Closed Bug 945250 Opened 9 years ago Closed 9 years ago

GenerationalGC: Assertion failure: addr % CellSize == 0, at ../gc/Heap.h:1081

Categories

(Core :: JavaScript Engine, defect)

x86
Linux
defect
Not set
major

Tracking

()

RESOLVED FIXED
mozilla29

People

(Reporter: decoder, Assigned: terrence)

References

Details

(Keywords: assertion, testcase, Whiteboard: [jsbugmon:ignore])

Attachments

(1 file, 1 obsolete file)

The following testcase asserts on mozilla-central built with --enable-exact-rooting --enable-gcgenerational, revision 53d55d2d0a25 (run with --fuzzing-safe):


var invalidTimeZoneNames = [ "", ];
try {
invalidTimeZoneNames.forEach(function (name) {
        var format = new Intl.DateTimeFormat(["de-de"], {timeZone: name});
});
} catch(exc1) {}
setObjectMetadataCallback(function(obj) {});
Assignee: general → terrence
Bugs like this are the reason I have grey hair.

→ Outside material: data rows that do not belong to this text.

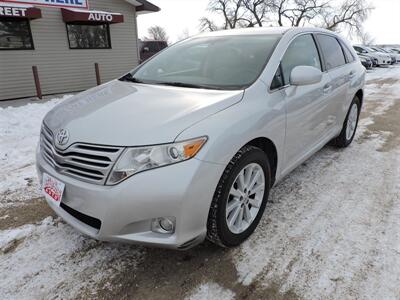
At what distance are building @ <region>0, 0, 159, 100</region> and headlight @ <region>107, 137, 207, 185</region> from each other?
8.82 meters

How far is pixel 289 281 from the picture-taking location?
2.14m

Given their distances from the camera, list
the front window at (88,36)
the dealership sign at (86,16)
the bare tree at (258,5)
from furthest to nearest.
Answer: the bare tree at (258,5)
the front window at (88,36)
the dealership sign at (86,16)

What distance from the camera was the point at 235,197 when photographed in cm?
235

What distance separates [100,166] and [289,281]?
1.44 metres

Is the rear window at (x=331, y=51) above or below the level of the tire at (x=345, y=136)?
above

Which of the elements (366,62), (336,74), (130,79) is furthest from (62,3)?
(366,62)

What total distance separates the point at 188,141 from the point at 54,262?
1372 mm

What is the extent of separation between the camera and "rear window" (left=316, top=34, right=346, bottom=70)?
148 inches

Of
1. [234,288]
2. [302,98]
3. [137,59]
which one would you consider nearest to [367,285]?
[234,288]

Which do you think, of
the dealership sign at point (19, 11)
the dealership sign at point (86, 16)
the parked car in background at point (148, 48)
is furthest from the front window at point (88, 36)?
the parked car in background at point (148, 48)

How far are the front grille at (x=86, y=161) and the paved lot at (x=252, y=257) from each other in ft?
2.32

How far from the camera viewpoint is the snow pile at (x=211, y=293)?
2.01m

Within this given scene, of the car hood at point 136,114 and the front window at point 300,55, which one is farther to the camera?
the front window at point 300,55

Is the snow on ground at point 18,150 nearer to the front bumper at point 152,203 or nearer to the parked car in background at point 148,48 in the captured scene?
the front bumper at point 152,203
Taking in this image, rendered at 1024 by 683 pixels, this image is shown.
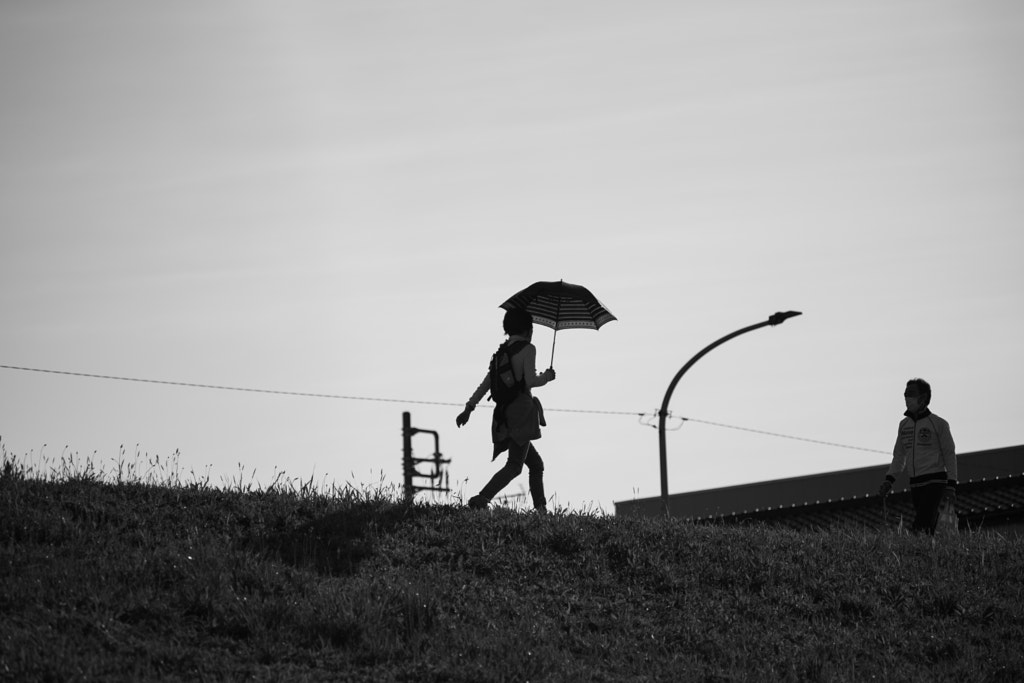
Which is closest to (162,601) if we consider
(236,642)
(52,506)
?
(236,642)

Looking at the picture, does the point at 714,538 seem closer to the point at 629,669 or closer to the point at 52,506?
the point at 629,669

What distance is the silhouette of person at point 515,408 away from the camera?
12.3 meters

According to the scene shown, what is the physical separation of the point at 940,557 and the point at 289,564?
23.0ft

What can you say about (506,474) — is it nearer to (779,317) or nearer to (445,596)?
(445,596)

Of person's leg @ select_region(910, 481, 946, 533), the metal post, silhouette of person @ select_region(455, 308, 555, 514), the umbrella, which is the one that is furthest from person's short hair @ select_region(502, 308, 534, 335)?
the metal post

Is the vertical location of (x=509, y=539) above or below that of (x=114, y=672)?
above

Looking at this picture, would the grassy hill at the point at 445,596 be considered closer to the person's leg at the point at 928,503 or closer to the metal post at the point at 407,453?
the person's leg at the point at 928,503

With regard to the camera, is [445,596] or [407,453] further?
[407,453]

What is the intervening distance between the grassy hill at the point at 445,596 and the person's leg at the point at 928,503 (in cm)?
120

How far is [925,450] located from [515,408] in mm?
5039

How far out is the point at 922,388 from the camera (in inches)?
570

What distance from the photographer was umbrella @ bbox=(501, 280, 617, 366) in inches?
522

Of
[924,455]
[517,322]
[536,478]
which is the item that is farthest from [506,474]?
[924,455]

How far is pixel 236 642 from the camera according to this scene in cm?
872
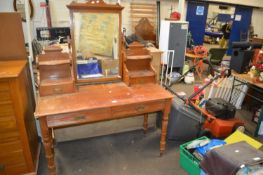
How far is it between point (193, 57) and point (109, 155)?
361 centimetres

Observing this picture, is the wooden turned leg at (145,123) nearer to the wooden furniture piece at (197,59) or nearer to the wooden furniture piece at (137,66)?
the wooden furniture piece at (137,66)

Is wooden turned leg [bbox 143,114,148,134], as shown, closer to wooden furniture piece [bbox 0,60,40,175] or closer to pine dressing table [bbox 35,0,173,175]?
pine dressing table [bbox 35,0,173,175]

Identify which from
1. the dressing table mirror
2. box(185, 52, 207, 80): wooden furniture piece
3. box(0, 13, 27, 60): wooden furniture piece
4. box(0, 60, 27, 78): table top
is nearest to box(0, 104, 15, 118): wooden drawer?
box(0, 60, 27, 78): table top

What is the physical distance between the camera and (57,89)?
1.88m

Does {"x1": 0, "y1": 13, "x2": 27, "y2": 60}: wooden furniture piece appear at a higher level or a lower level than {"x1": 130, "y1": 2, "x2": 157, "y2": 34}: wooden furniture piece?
lower

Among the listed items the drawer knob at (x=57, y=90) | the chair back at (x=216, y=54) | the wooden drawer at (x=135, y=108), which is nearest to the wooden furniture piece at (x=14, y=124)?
the drawer knob at (x=57, y=90)

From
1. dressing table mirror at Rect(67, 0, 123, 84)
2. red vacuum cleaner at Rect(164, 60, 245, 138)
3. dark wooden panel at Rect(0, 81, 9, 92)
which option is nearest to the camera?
dark wooden panel at Rect(0, 81, 9, 92)

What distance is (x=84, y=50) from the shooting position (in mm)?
2059

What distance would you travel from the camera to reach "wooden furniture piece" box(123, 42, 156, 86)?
2.14 meters

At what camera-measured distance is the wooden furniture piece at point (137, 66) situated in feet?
7.03

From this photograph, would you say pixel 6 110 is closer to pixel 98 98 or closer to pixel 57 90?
pixel 57 90

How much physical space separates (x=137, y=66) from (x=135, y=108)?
1.96 ft

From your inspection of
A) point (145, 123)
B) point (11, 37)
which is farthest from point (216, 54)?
point (11, 37)

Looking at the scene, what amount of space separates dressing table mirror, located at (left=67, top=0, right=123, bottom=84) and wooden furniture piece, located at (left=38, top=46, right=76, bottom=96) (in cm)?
10
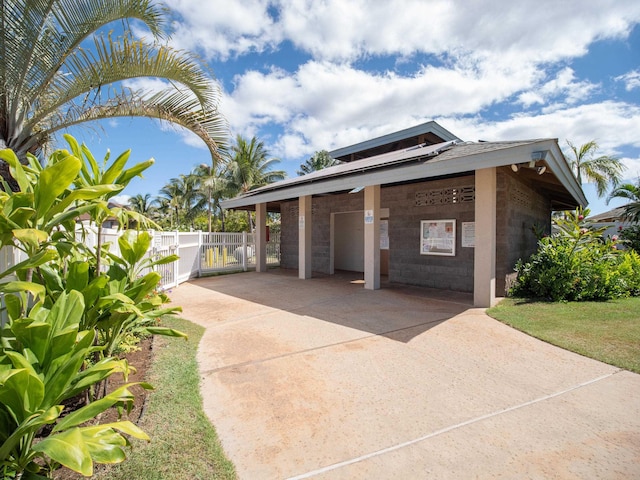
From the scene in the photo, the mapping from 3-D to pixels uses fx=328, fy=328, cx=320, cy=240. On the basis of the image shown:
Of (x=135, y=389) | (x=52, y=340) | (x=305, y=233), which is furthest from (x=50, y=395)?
(x=305, y=233)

Good find Christian!

Sequence of events:
- Allocation of an ICGetProp_NativePrototype into the ICStubSpace LifoAlloc.
- The IC contains a HeapPtrObject; this puts a storebuffer entry referencing the LifoAlloc.
- |setObjectMetadataCallback| calls ReleaseAllJITCode, destructing the baseline script, which destructs the ICStubSpace LifoAlloc.
- The next MinorGC marks through the storebuffer entry pointing into the freed LifoAlloc.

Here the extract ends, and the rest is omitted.